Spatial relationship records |
BEGIN

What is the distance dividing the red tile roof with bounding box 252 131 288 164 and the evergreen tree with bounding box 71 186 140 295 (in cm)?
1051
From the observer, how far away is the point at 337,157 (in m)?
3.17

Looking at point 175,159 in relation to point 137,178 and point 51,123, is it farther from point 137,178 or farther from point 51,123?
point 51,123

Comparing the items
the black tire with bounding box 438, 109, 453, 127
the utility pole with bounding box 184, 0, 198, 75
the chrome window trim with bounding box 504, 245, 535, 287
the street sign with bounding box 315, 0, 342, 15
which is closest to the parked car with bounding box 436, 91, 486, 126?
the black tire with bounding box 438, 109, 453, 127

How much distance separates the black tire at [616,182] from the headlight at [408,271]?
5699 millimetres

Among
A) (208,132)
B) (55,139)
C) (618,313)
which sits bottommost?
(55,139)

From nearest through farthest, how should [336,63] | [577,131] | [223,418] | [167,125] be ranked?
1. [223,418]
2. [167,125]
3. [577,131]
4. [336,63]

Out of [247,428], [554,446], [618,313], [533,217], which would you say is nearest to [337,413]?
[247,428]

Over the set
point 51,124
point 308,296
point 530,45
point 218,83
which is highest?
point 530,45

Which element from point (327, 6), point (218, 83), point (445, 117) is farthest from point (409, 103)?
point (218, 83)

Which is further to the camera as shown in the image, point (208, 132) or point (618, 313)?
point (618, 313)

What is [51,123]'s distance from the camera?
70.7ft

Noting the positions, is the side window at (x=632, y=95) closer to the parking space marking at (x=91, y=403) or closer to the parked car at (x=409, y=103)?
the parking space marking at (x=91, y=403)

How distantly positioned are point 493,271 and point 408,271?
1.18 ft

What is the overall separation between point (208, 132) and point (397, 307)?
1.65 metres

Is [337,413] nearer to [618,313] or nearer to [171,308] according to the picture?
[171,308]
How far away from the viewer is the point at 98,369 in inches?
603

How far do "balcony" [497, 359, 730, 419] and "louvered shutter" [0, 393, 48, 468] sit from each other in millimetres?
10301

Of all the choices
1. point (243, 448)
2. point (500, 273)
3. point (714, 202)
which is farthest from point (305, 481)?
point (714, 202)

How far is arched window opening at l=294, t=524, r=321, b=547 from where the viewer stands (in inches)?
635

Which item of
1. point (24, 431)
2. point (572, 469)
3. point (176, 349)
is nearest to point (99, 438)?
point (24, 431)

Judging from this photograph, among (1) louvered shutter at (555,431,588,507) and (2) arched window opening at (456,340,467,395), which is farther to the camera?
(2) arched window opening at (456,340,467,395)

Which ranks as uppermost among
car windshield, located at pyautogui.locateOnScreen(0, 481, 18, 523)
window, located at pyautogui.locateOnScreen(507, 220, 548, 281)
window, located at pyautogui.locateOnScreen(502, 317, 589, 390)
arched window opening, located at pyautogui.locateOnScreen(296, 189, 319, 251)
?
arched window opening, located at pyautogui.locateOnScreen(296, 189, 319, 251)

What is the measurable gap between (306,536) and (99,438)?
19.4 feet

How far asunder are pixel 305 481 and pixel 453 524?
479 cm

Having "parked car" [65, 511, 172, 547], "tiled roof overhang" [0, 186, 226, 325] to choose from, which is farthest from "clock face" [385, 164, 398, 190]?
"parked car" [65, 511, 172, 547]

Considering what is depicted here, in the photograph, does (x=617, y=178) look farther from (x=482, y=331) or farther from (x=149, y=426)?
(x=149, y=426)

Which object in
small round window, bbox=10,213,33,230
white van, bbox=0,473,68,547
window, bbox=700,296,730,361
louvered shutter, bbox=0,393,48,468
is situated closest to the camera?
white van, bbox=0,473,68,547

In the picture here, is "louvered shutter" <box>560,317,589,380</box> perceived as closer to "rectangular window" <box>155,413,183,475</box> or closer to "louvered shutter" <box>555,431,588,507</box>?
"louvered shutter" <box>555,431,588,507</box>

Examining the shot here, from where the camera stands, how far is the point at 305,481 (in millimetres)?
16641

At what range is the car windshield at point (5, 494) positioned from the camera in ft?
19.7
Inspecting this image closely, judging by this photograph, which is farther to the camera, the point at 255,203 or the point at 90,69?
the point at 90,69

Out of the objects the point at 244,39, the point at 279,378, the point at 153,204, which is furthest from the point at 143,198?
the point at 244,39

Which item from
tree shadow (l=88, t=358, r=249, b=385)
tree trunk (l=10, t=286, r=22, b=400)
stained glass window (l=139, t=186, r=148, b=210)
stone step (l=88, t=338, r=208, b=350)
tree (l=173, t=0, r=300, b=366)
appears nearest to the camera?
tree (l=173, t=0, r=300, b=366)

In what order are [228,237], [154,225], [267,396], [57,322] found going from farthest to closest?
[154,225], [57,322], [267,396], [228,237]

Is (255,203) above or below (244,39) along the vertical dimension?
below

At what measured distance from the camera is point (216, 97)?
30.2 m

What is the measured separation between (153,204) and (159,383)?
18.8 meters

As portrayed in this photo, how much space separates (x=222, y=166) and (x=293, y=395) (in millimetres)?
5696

END

Goal | Edit the records above so that "camera" becomes "lens" everywhere it occurs, and keep every other part of the lines the same.

Result of this task |
What is the distance dividing the red tile roof with bounding box 252 131 288 164 and the evergreen tree with bounding box 71 186 140 295 (in cm)?
1051
From the observer, how far away is the point at 337,157 (in m)?
3.17

Looking at point 175,159 in relation to point 137,178 and point 51,123, is it farther from point 137,178 or farther from point 51,123?
point 51,123

Comparing the items
the black tire with bounding box 438, 109, 453, 127
the utility pole with bounding box 184, 0, 198, 75
the chrome window trim with bounding box 504, 245, 535, 287
the street sign with bounding box 315, 0, 342, 15
which is closest to the parked car with bounding box 436, 91, 486, 126?
the black tire with bounding box 438, 109, 453, 127

How much distance separates the black tire at [616,182] from the headlight at [408,271]?
5699 millimetres

Among
A) (208,132)
B) (55,139)
C) (618,313)
which sits bottommost?
(55,139)

From nearest through farthest, how should [336,63] | [577,131] | [223,418] | [167,125] be ranked?
1. [223,418]
2. [167,125]
3. [577,131]
4. [336,63]

Out of [247,428], [554,446], [618,313], [533,217], which would you say is nearest to [337,413]?
[247,428]

Over the set
point 51,124
point 308,296
point 530,45
point 218,83
which is highest?
point 530,45

Which element from point (327, 6), point (218, 83), point (445, 117) is farthest from point (409, 103)?
point (218, 83)

Which is further to the lens as shown in the image, point (208, 132) or point (618, 313)?
point (618, 313)

What is [51,123]'s distance from the lens?
70.7ft

Noting the positions, is the side window at (x=632, y=95) closer to the parking space marking at (x=91, y=403) or closer to the parked car at (x=409, y=103)?
the parking space marking at (x=91, y=403)

How distantly positioned are point 493,271 and point 408,271?
1.18 ft

What is the overall separation between point (208, 132) and point (397, 307)?
1.65 metres

Is [337,413] nearer to [618,313] or nearer to [171,308] according to the picture?
[171,308]
How far away from the viewer is the point at 98,369 in inches?
603

How far do "balcony" [497, 359, 730, 419] and "louvered shutter" [0, 393, 48, 468] sit from each other in millimetres?
10301

Of all the choices
1. point (243, 448)
2. point (500, 273)
3. point (714, 202)
which is farthest from point (305, 481)?
point (714, 202)

How far is arched window opening at l=294, t=524, r=321, b=547 from where the viewer stands (in inches)?
635

Which item of
1. point (24, 431)
2. point (572, 469)
3. point (176, 349)
is nearest to point (99, 438)?
point (24, 431)

Judging from this photograph, among (1) louvered shutter at (555,431,588,507) and (2) arched window opening at (456,340,467,395), which is farther to the lens?
(2) arched window opening at (456,340,467,395)

Which ranks as uppermost among
car windshield, located at pyautogui.locateOnScreen(0, 481, 18, 523)
window, located at pyautogui.locateOnScreen(507, 220, 548, 281)
window, located at pyautogui.locateOnScreen(502, 317, 589, 390)
arched window opening, located at pyautogui.locateOnScreen(296, 189, 319, 251)
?
arched window opening, located at pyautogui.locateOnScreen(296, 189, 319, 251)

What is the measurable gap between (306,536) and (99,438)?
19.4 feet

How far asunder are pixel 305 481 and pixel 453 524?
479 cm

Having "parked car" [65, 511, 172, 547], "tiled roof overhang" [0, 186, 226, 325] to choose from, which is farthest from "clock face" [385, 164, 398, 190]?
"parked car" [65, 511, 172, 547]

Considering what is depicted here, in the photograph, does (x=617, y=178) look farther from (x=482, y=331) or farther from (x=149, y=426)?
(x=149, y=426)

Which object in
small round window, bbox=10,213,33,230
white van, bbox=0,473,68,547
window, bbox=700,296,730,361
louvered shutter, bbox=0,393,48,468
is situated closest to the lens?
white van, bbox=0,473,68,547

In the picture here, is "louvered shutter" <box>560,317,589,380</box> perceived as closer to "rectangular window" <box>155,413,183,475</box> or closer to "louvered shutter" <box>555,431,588,507</box>?
"louvered shutter" <box>555,431,588,507</box>

Examining the shot here, from where the lens stands, how far is the point at 305,481 (in millimetres)?
16641

At what range is the car windshield at point (5, 494) positioned from the lens in ft?
19.7
Inspecting this image closely, judging by this photograph, which is farther to the lens, the point at 255,203 or the point at 90,69?
the point at 90,69

Out of the objects the point at 244,39, the point at 279,378, the point at 153,204, which is furthest from the point at 143,198?
the point at 244,39

Which item from
tree shadow (l=88, t=358, r=249, b=385)
tree trunk (l=10, t=286, r=22, b=400)
stained glass window (l=139, t=186, r=148, b=210)
stone step (l=88, t=338, r=208, b=350)
tree (l=173, t=0, r=300, b=366)
appears nearest to the lens?
tree (l=173, t=0, r=300, b=366)

In what order are [228,237], [154,225], [267,396], [57,322] found going from farthest to closest?
[154,225], [57,322], [267,396], [228,237]

Is (255,203) above or below (244,39) along the vertical dimension?
below

At what measured distance from the lens is point (216, 97)?
30.2 m

What is the measured separation between (153,204) and (159,383)?
18.8 meters

As portrayed in this photo, how much space separates (x=222, y=166) and (x=293, y=395) (in millimetres)?
5696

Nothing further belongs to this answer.